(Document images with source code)
* * * * * * *
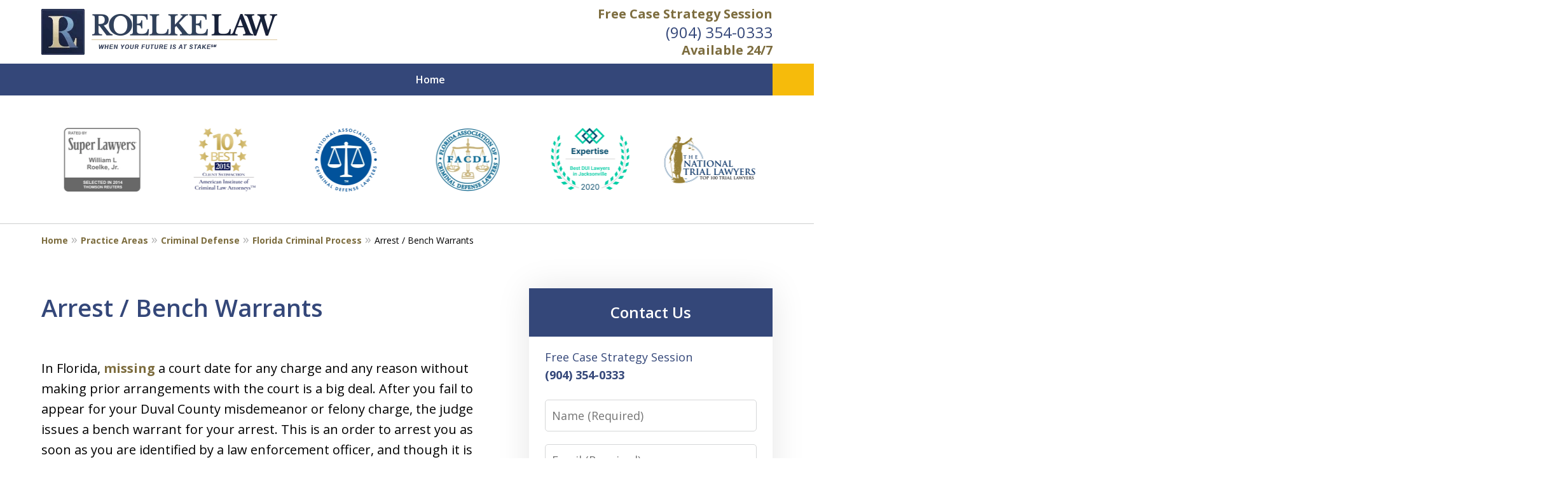

--- FILE ---
content_type: text/css
request_url: https://www.roelkelaw.com/styles/variables.css
body_size: 475
content:
:root{--main-font-family:Open Sans;--color-accent:#DC0418;--color-primary:#344779;--color-secondary:#222E4D;--color-highlight:#7D6D3F;--color-light:#ffffff;--color-light-gray:#F5F5F5;--color-gray:#cecfcf;--color-medium-gray:#747474;--color-dark-gray:#333333;--color-gold:#faab00;--font-size-x-tiny:14px;--font-size-tiny:16px;--font-size-small:18px;--font-size-normal:20px;--font-size-large:22px;--font-size-x-large:24px;--font-size-x2-large:26px;--font-size-x3-large:30px;--font-size-x4-large:32px;--fw-button:700;--fw-headings:600;--header-background:#ffffff;--cta-label-color:#7D6D3F;--cta-phone-color:#344779;--topnav-color:#ffffff;--topnav-background:#344779;--topnav-border-color:#dbdbdb;--morebtn-background:#1B2E60;--banner-bg-color:#b8d6df;--banner-text-color-lvl1:#222E4D;--banner-text-color:#222E4D;--banner-fz-lvl1:45;--banner-fz-lvl2:50;--attorney-card-bg:#F5F5F5;--attorney-card-heading-color:#344779;--attorney-card-name-fz:38px;--attorney-card-name-color:#344779;--attorney-card-text-color:#000000;--button-color:#F6BB0B;--button-text-color:#000000;--button-ghost-text-color-hover:#ffffff;--button-border-radius:5px;--reviews-icon-color:#f2f6f9;--list-item-width:650px;--list-item-fz:20px;--contact-form-list-fz:24px;--form-padding:20px;--form-spacing:20px;--form-fields-border-radius:5px;--ordered-list-items-spacing:20px;--ordered-list-numbers-size:36px;--ordered-list-numbers-spacing:14px;--body-bg:#ffffff;--container-bg:#ffffff;--locations-icon-color:#20325a;--color-search:#555555;--search-button-text-color:#ffffff;--sidebar-left-divider:#ffffff;--localities-expander-color:#7D6D3F;--general-border-radius:5px;--footer-fz:18px;--footer-color:#000000;--footer-background:#ffffff;--chat-color:#ffffff;--chat-bg:#06357a;--breadcrumbs-sep:'»'}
* * * * * * *
▸ Exercise prompt: Copy all the records above exactly, but leave out the pictures.

▸ Reply to the exercise:
--- FILE ---
content_type: text/css
request_url: https://www.roelkelaw.com/styles/variables.css
body_size: 475
content:
:root{--main-font-family:Open Sans;--color-accent:#DC0418;--color-primary:#344779;--color-secondary:#222E4D;--color-highlight:#7D6D3F;--color-light:#ffffff;--color-light-gray:#F5F5F5;--color-gray:#cecfcf;--color-medium-gray:#747474;--color-dark-gray:#333333;--color-gold:#faab00;--font-size-x-tiny:14px;--font-size-tiny:16px;--font-size-small:18px;--font-size-normal:20px;--font-size-large:22px;--font-size-x-large:24px;--font-size-x2-large:26px;--font-size-x3-large:30px;--font-size-x4-large:32px;--fw-button:700;--fw-headings:600;--header-background:#ffffff;--cta-label-color:#7D6D3F;--cta-phone-color:#344779;--topnav-color:#ffffff;--topnav-background:#344779;--topnav-border-color:#dbdbdb;--morebtn-background:#1B2E60;--banner-bg-color:#b8d6df;--banner-text-color-lvl1:#222E4D;--banner-text-color:#222E4D;--banner-fz-lvl1:45;--banner-fz-lvl2:50;--attorney-card-bg:#F5F5F5;--attorney-card-heading-color:#344779;--attorney-card-name-fz:38px;--attorney-card-name-color:#344779;--attorney-card-text-color:#000000;--button-color:#F6BB0B;--button-text-color:#000000;--button-ghost-text-color-hover:#ffffff;--button-border-radius:5px;--reviews-icon-color:#f2f6f9;--list-item-width:650px;--list-item-fz:20px;--contact-form-list-fz:24px;--form-padding:20px;--form-spacing:20px;--form-fields-border-radius:5px;--ordered-list-items-spacing:20px;--ordered-list-numbers-size:36px;--ordered-list-numbers-spacing:14px;--body-bg:#ffffff;--container-bg:#ffffff;--locations-icon-color:#20325a;--color-search:#555555;--search-button-text-color:#ffffff;--sidebar-left-divider:#ffffff;--localities-expander-color:#7D6D3F;--general-border-radius:5px;--footer-fz:18px;--footer-color:#000000;--footer-background:#ffffff;--chat-color:#ffffff;--chat-bg:#06357a;--breadcrumbs-sep:'»'}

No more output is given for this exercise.